::: DATA

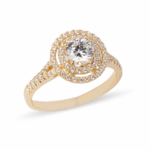 Anillo de compromiso en oro 14K con doble halo y zirconias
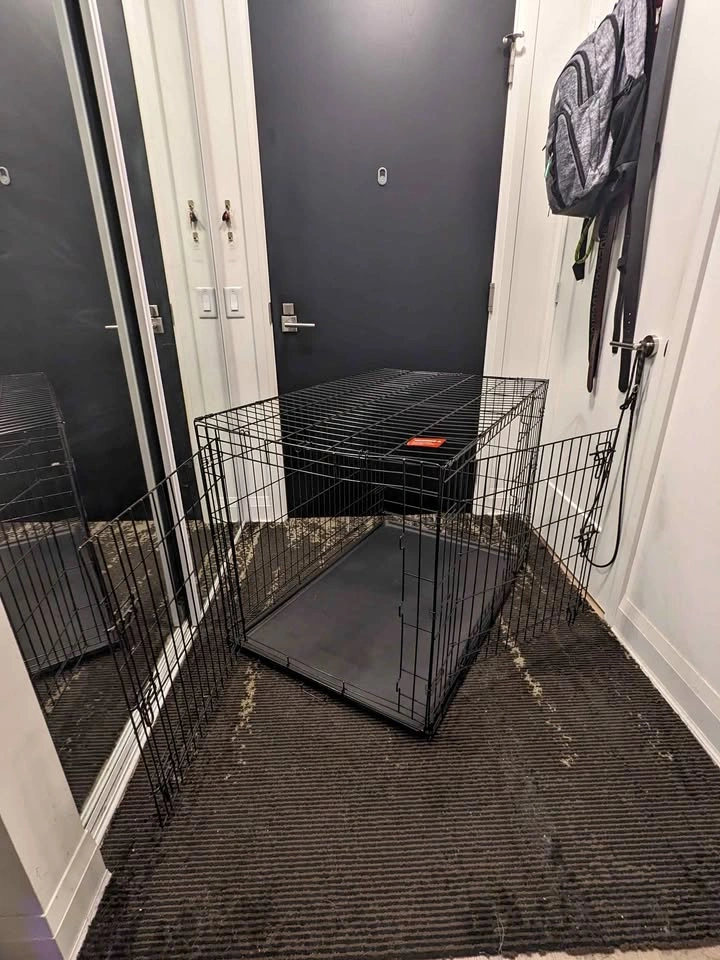 Black Metal Dog Crate with Fabric Cover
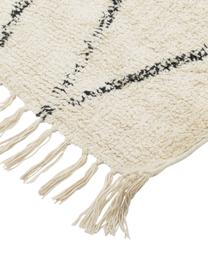 Handgetufteter Baumwollteppich Bina mit Rautenmuster und Fransen, 100% Baumwolle, Beige, Schwarz, B 200 x L 300 cm (Größe L)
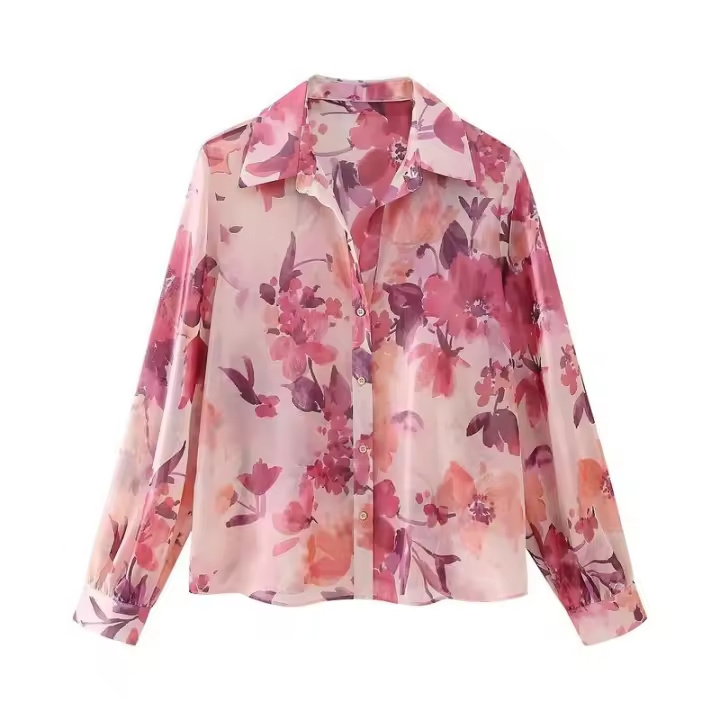 BUNO-Conjunto de dos piezas con estampado floral y manga larga para mujer, camisa informal con una hilera de botones y falda plisada de cintura alta - 1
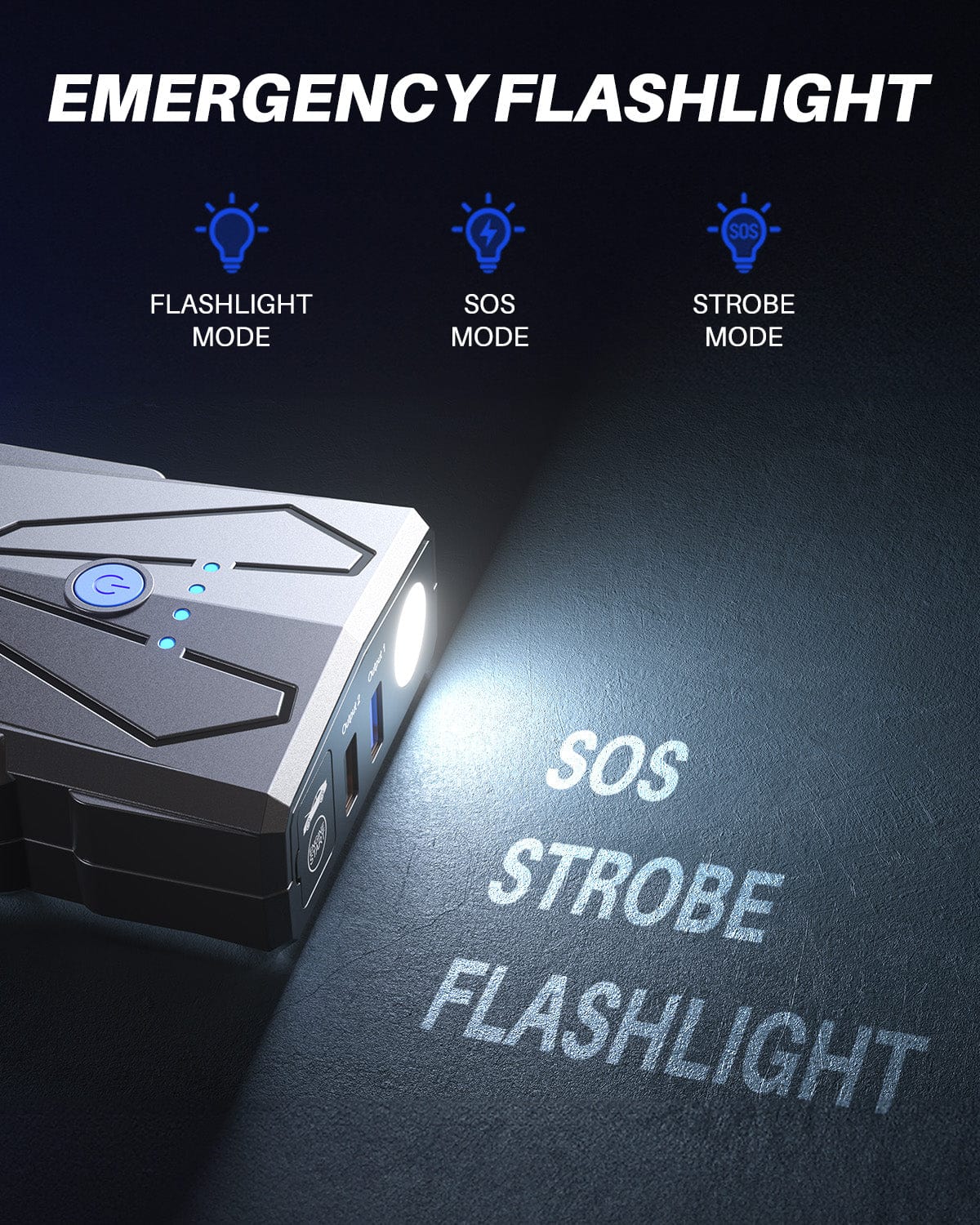 Autoone Lighting Assemblies 2024 AUTOONE 4500A Peak Current Car Battery Jump Starter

::::::

● YOUR OBJECTIVE
Copy out all the data above exactly, line by line, and leave the pictures out of your answer.

● TASK RESPONSE
 Anillo de compromiso en oro 14K con doble halo y zirconias
 Black Metal Dog Crate with Fabric Cover
 Handgetufteter Baumwollteppich Bina mit Rautenmuster und Fransen, 100% Baumwolle, Beige, Schwarz, B 200 x L 300 cm (Größe L)
 BUNO-Conjunto de dos piezas con estampado floral y manga larga para mujer, camisa informal con una hilera de botones y falda plisada de cintura alta - 1
 Autoone Lighting Assemblies 2024 AUTOONE 4500A Peak Current Car Battery Jump Starter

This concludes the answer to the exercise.